A label that’s spent seventeen years curating its line ups and delivering music of the same high quality, Mainframe Recordings is back with another EP showing they’re still on their A-game. Label head Disaszt has called upon many of the artists who’ve played on the infamous Mainframe stages to put their production against some of the label’s mainstay staples. There are four new revises debuted on the forthcoming ‘Twisted’ EP, with the full package set to drop in August with each track being dropped over four consecutive weeks, signaling how important the label has become since their takeover of the Viennese club world nearly two decades prior. Calling on producers Smooth, Hamilton, Dorian and Erb n Dub, there’s a sound to fit every listener and one thing can be certain… That this EP was made for the dancefloor and that’s exactly what the EP’s originals were designed for, too.
Smooth is the first to come forward and his version of Erb n Dub and Disaszt’s track Stop has the same tear out power with its drum programming and slamming pads. Slovenian Smooth has a knack for hard basslines and precisely grafted hooks, something which is apparent as soon as his version ignites.
RAM Records roster artist Hamilton follows with his remix of Dorian & Skore Powertool, a mean old-school roller which carries itself with stabbing bass riffs. This EP has been precisely curated to maintain Mainframe’s superiority and the old-school rhythms of Hamilton aids that.
Dorian then makes another appearance, this time through his own remix of Kutlo’s Raw, as nasty as its prototype and channeling the same crackling LFOs. It’s a hurter, something you’d imagine on the set list of any Mainframe night.

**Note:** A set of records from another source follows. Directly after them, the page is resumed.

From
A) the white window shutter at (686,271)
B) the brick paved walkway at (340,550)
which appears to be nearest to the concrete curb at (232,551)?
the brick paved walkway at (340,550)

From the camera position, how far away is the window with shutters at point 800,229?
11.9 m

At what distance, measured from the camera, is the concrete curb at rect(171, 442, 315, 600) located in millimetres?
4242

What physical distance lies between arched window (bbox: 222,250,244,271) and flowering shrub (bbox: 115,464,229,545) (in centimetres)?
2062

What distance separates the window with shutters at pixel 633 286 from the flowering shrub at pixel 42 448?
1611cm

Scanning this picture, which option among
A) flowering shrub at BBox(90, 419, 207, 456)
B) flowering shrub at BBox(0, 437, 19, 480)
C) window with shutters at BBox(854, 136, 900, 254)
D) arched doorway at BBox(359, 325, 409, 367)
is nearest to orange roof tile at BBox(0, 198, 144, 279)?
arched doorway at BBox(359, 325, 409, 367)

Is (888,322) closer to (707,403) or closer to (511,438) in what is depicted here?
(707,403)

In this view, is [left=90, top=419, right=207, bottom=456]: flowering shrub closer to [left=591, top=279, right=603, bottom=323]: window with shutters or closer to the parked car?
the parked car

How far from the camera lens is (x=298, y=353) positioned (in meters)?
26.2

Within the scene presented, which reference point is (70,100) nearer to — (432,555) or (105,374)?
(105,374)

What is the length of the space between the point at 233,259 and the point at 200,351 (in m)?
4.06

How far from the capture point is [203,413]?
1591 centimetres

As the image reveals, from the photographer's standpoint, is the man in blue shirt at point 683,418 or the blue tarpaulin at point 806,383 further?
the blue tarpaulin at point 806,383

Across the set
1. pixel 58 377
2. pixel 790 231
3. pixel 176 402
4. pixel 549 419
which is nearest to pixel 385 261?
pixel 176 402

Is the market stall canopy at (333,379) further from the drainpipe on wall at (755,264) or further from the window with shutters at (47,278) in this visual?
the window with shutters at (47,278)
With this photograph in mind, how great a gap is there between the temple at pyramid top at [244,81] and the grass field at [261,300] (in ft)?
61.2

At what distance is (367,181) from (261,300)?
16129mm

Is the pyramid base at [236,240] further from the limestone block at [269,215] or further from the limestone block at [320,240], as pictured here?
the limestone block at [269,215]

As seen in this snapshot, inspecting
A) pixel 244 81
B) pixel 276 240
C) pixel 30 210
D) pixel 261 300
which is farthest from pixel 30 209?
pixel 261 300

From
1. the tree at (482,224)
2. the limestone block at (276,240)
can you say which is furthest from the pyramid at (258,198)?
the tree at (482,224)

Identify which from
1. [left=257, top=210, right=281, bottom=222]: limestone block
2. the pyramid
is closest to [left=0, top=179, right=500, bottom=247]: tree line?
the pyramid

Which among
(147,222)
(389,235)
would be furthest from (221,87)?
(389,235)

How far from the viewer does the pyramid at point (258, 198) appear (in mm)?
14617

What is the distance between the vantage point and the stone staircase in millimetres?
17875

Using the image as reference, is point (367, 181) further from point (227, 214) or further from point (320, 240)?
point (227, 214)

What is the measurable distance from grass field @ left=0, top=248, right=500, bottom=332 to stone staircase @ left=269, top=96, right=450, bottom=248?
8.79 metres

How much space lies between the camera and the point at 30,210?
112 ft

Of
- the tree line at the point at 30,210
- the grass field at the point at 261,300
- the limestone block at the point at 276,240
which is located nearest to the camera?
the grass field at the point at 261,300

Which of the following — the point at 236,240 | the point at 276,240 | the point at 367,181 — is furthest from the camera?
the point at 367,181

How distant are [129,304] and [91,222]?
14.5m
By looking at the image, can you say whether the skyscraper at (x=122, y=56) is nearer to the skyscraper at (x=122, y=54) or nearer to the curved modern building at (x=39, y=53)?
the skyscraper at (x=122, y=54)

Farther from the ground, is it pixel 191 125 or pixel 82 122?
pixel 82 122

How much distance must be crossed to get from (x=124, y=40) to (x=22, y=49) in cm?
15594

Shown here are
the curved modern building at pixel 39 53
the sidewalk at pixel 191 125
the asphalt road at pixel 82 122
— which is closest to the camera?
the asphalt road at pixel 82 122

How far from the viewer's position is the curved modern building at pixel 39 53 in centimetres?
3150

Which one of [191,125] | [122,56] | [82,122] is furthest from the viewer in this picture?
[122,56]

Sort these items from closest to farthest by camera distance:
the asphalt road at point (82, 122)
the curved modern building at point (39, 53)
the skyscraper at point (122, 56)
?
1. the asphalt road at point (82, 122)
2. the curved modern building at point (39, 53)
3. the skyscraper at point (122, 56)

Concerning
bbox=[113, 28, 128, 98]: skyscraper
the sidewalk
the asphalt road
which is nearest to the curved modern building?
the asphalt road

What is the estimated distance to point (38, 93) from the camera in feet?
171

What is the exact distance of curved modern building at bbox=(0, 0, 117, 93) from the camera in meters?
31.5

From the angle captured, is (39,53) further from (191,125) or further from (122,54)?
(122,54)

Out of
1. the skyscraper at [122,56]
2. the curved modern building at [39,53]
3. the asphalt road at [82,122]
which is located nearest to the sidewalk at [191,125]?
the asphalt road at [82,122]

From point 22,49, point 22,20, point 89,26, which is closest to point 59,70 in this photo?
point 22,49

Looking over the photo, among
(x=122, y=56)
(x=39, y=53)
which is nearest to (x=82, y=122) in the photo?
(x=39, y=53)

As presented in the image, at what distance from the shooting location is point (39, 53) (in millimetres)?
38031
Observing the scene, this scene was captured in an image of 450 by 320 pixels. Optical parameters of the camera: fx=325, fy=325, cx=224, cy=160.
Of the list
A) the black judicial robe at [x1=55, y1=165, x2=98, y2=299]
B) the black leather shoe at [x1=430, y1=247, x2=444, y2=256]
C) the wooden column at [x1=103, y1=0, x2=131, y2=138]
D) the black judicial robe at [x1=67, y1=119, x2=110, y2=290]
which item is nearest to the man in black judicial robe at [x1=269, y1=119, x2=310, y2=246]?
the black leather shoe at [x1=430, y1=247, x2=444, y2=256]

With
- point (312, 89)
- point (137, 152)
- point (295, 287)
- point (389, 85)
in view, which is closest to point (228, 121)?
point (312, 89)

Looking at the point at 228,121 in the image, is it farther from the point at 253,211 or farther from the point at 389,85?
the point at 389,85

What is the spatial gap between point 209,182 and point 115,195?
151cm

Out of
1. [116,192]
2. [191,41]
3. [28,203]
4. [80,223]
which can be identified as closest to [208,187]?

Araonic’s Stomp is given the Erb n Dub treatment, starting with the same lulling intro before its chaotic lasers begin. It switches into a midsection slammer, before pulling the curtains on a short documentary of Mainframe’s history over the last seventeen years. The neck-snapping intensity of these records speak for themselves. It’s once again time to re emerge yourself in the world of Mainframe, converging the skills of its guests into one EP.